(Note: This is part of a series on post-loss duties).
These days it is hard to find a topic on property insurance law that has not been previously discussed in some way on this blog. However, many new people join our blog each day, so I feel it is important to bring up previous posts in order to learn and build on what has been said before. In a previous blog, (Cooperation Clause Does Not Require Policyholder’s Slavish Obedience), Chip discussed the growing trend of insurers’ threatening letters to policyholders stating that a failure to comply with every single request could void coverage under the cooperation clause.
While it is true that a policyholder’s failure to cooperate with the investigation of a claim can result in a denial of coverage, it is important to note that the cooperation clause was not intended to enslave the policyholder and leave them at the mercy of a carrier’s overly burdensome and unreasonable requests.
As the previous post states, in Florida, carriers have a very high burden in order to void coverage with a cooperation clause defense. The carrier must show a number of things in order to prevail on this defense. While the Coconut Key Homeowners Ass’n v. Lexington Ins. Co., case required the insurer to show that there had been a material breach of the clause and that it had been substantially prejudiced as a result of the breach, previous Florida decisions have broken this test down into a four point test.
In Phila. Indem. Ins. Co. v. Kohne, 181 Fed.Appx. 888 (11th Cir. 2006), the court stated:
Under Florida law, an insurer is excused from its obligations under the cooperation clause if the insurer demonstrates: (1) the insured failed to cooperate; (2) the lack of cooperation was material; (3) the insurer suffered substantial prejudice as a result of the insured’s failure to cooperate; and (4) the insurer exercised diligence and good faith in trying to bring about the insured’s cooperation.
While this is essentially the same test stated in Coconut Key, it breaks the analysis down a few steps further and even ratifies that an insurer has an obligation to act in good faith to try and get the insured to cooperate. This prevents an insurer from being able to sit on its hands and wait for an insured to commit a perceived breach of the cooperation clause to deny coverage.
Other states have similar decisions and requirements. In Louisiana, the courts have held that an insured’s failure to submit an inventory and proof of loss on a fire claim, as well as an insured’s failure to submit to an examination under oath were material breaches of the cooperation clause and could therefore void coverage. Brantley v. State Farm Ins. Co., 865 So.2d 265 (La. App. 2nd Cir. 2004).

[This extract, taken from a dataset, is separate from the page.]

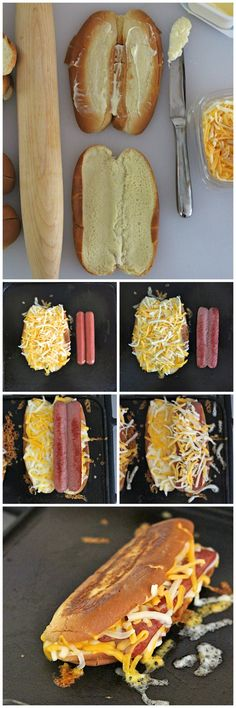Grilled Cheese Hot Dogs Really nice recipes. Every hour. Show me Hot Dog Recipes, Great Recipes, Favorite Recipes, Burger Recipes, Easy Recipes, Grilled Cheese Hot Dog, Grilled Cheeses, Grilled Sausage, Yummy Food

While failing to submit a proof of loss or inventory, as well as failing to sit for an EUO are possibly more likely to constitute a material breach, it is important to weigh each request a carrier makes. Guessing wrong may have a significant effect on the outcome of the claim, so it is always important to seek guidance from a professional source before refusing an insurers request. This way you can make sure that you have all the facts and the best guidance before making this type of important decision.